Sukzessive entwickelte sich in dem Stadtteil seit Beginn der 80er Jahre eine der bundesweit größten Besetzungsstruktur. Gab es ab 1981 in dem „Sanierungsgebiet“ neben wenigen Besetz­ungen noch viele Nutzungsverträge für StudentInnen, waren hier von 1984 bis 1986 rund 20 Häuser teil- oder ganz besetzt und der Stadtteil gab sich den Namen „Heusnerviertel“. Weit über 100 BesetzerInnen und viele „Noch-MieterInnen“ wohnten in den zum Abbruch vorgesehenen Häusern und schützten diese mit Barrikaden vor dem Zugriff der Baufirmen, der Stadt und deren Polizei. Die von ihren BewohnerInnen auch liebevoll als „Bronx“ bezeichnete Großraum­besetzung gelangte dabei zu einiger Berühmtheit.

Mit viel staatlicher Gewalt und rechtswidrigen Vorgehen versuchte die Stadt Bochum den Widerstand der Viertel-BewohnerInnen zu brechen. Schlussendlich wurden die besetzten Häuser geräumt, abgerissen und die Westtangente gebaut.

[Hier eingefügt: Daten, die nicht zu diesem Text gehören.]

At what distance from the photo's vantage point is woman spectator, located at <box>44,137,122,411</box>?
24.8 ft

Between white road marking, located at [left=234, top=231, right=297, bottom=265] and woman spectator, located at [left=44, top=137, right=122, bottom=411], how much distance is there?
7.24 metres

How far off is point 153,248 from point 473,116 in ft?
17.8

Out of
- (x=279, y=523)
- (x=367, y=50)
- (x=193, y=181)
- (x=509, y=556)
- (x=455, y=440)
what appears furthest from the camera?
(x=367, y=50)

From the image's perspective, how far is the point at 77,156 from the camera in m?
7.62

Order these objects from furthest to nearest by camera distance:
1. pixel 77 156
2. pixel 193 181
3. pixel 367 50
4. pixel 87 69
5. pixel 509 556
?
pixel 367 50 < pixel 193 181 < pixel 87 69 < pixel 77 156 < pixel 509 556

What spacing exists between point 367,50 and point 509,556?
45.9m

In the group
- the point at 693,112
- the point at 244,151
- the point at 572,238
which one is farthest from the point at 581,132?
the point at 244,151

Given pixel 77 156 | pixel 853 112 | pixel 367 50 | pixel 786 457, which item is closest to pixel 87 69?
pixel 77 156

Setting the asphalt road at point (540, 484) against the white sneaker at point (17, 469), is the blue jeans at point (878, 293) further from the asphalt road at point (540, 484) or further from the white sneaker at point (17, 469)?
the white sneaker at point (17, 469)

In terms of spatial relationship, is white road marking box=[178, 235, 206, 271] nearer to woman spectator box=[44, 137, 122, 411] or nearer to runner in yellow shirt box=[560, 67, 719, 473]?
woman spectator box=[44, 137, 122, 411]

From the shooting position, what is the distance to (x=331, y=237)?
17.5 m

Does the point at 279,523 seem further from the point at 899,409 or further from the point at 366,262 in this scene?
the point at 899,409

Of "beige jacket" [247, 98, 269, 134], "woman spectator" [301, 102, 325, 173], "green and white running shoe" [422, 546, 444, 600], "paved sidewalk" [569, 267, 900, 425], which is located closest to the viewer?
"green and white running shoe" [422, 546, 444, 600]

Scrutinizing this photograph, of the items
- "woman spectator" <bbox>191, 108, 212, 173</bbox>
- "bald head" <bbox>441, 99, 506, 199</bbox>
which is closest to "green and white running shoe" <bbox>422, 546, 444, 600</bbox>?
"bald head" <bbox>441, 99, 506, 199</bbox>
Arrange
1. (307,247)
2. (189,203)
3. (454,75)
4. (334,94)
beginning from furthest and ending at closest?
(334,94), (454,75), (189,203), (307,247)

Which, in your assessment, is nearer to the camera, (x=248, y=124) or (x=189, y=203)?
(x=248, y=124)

Ein Lehrstück städtischer Politik im Umgang mit ihren BürgerInnen.

Viel Zeit ist seitdem verflossen und das Heusnerviertel ist fast vergessen. Wenn dennoch seine Geschichte erzählt wird, dann von sehr unterschiedlichen ProtagonistInnen:

Zum Einen von Mitgliedern einer so nicht mehr existenten linken Szene. Da sich das Heusnerviertel aber um keine Dokumentation und Aufarbeitung seiner eigenen Geschichte bemühte fallen viele Ereignisse, Prozesse und Aktionen einer subjektiven Auslegung und Mythologi­sierung an heim.

Zum Anderen von JournalistInnen und Hobby-Historikern, die das städtische Narrativ wieder­geben, dass im Heusnerviertel uneinsichtige, teils gewalttätige QuerulantInnen lebten, die sich widerrechtlich den Entscheid­ungen einer demo­kratischen Stadt­verwaltung entzogen. Nicht nur das dieses Narrativ fast jeden wahren Kern entbehrt. Auch die Motive und Ideale, der Alltag und der berechtigte Widerstand der BesetzerInnen gegen eine anmaßende und autoritäre, unökologische und rein an Kapitalinteressen gebundene Politik verschwinden hinter diesen Darstellungen.

Bis heute wird die Geschichte des Heusnerviertels und sein utopischer Gehalt überschrieben und diverse ProtagonistInnen eignen sich die Geschichte für ihre Interessen an.